1. ## Absolutes

Find the absolute maximum and minimum values of the following function on the interval [1,3]

$\displaystyle f(x) = \frac{4x^2+9}{x}$

Do i make a table of values or what do i do?
Thanks to everyone who helps

2. what do you know about derivatives? ... i.e., what they can tell you about the behavior of a function.

3. Originally Posted by qzno
Find the absolute maximum and minimum values of the following function on the interval [1,3]

$\displaystyle f(x) = \frac{4x^2+9}{x}$

Do i make a table of values or what do i do?
Thanks to everyone who helps
The absolute maximum and minimum will either be where the derivative is 0, or on the endpoints.

The endpoints are

$\displaystyle f(1) = 13$ and $\displaystyle f(3) = 15$

The derivative is

$\displaystyle f'(x) = \frac{4x^2 - 9}{x^2}$ (use the Quotient rule).

Set this equal to 0 and solve for x.

$\displaystyle 0 = \frac{4x^2 - 9}{x^2}$

$\displaystyle 0= 4x^2 - 9$

$\displaystyle 0 = (2x + 3)(2x - 3)$

$\displaystyle 2x+3 = 0$ or $\displaystyle 2x - 3= 0$

$\displaystyle x = -\frac{3}{2}$ or $\displaystyle x = \frac{3}{2}$.

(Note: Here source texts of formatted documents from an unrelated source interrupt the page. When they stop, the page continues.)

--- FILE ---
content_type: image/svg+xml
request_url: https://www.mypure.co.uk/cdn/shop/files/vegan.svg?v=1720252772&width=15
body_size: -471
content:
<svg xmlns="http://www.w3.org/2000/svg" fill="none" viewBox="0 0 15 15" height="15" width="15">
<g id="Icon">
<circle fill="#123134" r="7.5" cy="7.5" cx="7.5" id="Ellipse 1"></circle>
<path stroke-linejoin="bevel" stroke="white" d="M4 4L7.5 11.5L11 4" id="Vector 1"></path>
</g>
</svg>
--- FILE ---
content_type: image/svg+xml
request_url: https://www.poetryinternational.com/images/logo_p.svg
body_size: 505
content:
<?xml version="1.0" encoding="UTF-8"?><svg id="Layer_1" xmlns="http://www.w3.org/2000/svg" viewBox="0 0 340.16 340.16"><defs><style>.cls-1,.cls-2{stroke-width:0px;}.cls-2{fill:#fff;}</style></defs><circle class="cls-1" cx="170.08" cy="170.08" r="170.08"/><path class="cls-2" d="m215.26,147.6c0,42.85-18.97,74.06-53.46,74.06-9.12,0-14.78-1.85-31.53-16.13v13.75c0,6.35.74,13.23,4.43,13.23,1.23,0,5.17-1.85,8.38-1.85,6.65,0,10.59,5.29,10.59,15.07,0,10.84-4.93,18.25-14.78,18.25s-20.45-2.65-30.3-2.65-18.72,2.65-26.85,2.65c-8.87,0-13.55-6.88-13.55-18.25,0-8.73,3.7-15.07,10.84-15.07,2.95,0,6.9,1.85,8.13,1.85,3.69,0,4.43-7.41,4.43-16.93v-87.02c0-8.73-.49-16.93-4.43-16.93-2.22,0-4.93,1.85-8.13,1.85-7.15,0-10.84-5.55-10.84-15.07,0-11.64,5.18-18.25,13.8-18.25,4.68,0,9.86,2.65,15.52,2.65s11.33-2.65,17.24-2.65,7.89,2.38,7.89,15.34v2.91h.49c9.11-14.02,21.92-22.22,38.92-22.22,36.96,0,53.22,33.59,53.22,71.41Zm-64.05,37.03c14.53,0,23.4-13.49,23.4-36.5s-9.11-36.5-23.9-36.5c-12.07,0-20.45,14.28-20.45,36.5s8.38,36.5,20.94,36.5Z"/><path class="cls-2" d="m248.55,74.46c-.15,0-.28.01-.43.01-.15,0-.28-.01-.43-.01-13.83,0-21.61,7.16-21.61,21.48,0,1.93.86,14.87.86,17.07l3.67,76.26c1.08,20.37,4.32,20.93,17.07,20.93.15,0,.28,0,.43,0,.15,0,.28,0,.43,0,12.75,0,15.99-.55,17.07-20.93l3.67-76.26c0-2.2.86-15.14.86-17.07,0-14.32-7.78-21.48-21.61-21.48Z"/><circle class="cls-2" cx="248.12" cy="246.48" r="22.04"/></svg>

Substitute these values back into f(x) to determine their corresponding y-values.

$\displaystyle f(\frac{3}{2}) = 12$, $\displaystyle f(-\frac{3}{2}) = -12$.

So the absolute maximum is 15 which occurs at x = 3, and the absolute minumum is -12 and occurs at x = $\displaystyle -\frac{3}{2}$.

4. how is $\displaystyle x = -\frac{3}{2}$ on the interval [1,3] ?

5. Originally Posted by qzno
how is $\displaystyle x = -\frac{3}{2}$ on the interval [1,3] ?
Oops - my mistake :P.

That means the minimum is actually 12 and occurs at $\displaystyle x = \frac{3}{2}$

6. ohh ok thanks !